On 07/27/2010 04:48 PM, Andre Przywara wrote:
Wierd. Maybe the clock goes crazy.
Let's see if it jumps forward alot:
} while (unlikely(last != ret));
+
+ {
+ static u64 last_report;
+ if (ret > last_report + 10000) {
+ last_report = ret;
+ printk("kvmclock: %llx\n", ret);
+ }
+
+ }
return ret;
}
Worth updating the 'return last' to update ret and goto the new code,
so we don't miss that path.
Did that. There is _a lot_ of output (about 350 lines per second via
the 115k serial console), both with smp=1 and smp=2.
The majority is differing about 2,000,000 (ticks?), but a handful of
them are in the range of 20 million.
nanoseconds. So 2-20ms. Consistent with 350 lines/sec.
No difference between smp=2 and smp=1.
I also get some "BUG: recent printk recursion!" and I don't see any
kernel boot progress beyond outputting the BogoMIPS value.
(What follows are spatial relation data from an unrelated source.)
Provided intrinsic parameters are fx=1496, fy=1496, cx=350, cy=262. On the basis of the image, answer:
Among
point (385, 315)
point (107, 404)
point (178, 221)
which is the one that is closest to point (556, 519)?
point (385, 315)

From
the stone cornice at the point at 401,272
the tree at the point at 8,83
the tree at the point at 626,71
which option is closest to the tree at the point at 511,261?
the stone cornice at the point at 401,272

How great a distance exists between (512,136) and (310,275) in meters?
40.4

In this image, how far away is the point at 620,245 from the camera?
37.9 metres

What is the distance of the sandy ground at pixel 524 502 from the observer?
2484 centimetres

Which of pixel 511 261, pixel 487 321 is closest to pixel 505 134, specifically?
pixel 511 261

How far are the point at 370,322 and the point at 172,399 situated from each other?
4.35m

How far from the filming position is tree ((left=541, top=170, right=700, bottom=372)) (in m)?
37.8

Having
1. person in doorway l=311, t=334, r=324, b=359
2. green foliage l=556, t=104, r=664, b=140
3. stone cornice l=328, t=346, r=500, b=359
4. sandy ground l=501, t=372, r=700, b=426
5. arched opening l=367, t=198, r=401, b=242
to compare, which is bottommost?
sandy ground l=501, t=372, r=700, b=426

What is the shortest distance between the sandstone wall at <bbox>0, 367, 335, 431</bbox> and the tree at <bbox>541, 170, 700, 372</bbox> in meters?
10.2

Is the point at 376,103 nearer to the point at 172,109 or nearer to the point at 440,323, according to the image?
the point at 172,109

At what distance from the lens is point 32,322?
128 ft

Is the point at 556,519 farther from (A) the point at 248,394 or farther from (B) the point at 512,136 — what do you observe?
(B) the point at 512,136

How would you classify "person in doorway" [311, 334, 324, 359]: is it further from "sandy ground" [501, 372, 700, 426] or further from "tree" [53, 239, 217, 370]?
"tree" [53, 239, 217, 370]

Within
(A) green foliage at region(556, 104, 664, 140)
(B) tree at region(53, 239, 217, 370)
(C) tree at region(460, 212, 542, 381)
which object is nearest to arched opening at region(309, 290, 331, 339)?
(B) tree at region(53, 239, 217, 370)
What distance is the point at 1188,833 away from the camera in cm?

Right, printk() wants the time too.
BTW: I found two message from your earlier debug statement:
[ 0.000000] kvm-clock: cpu 0, msr 0:1ac0401, boot clock
[ 0.000000] kvm-clock: cpu 0, msr 0:1e15401, primary cpu clock
Those are from kvmclock initialization, not from the older patch.
I'm completely confused, everything seems to be in order.
Let's see. if you s/return last/return ret/ in the original, does this
help things along? this makes pvclock drop the computation and should
be exactly the same as before the patch.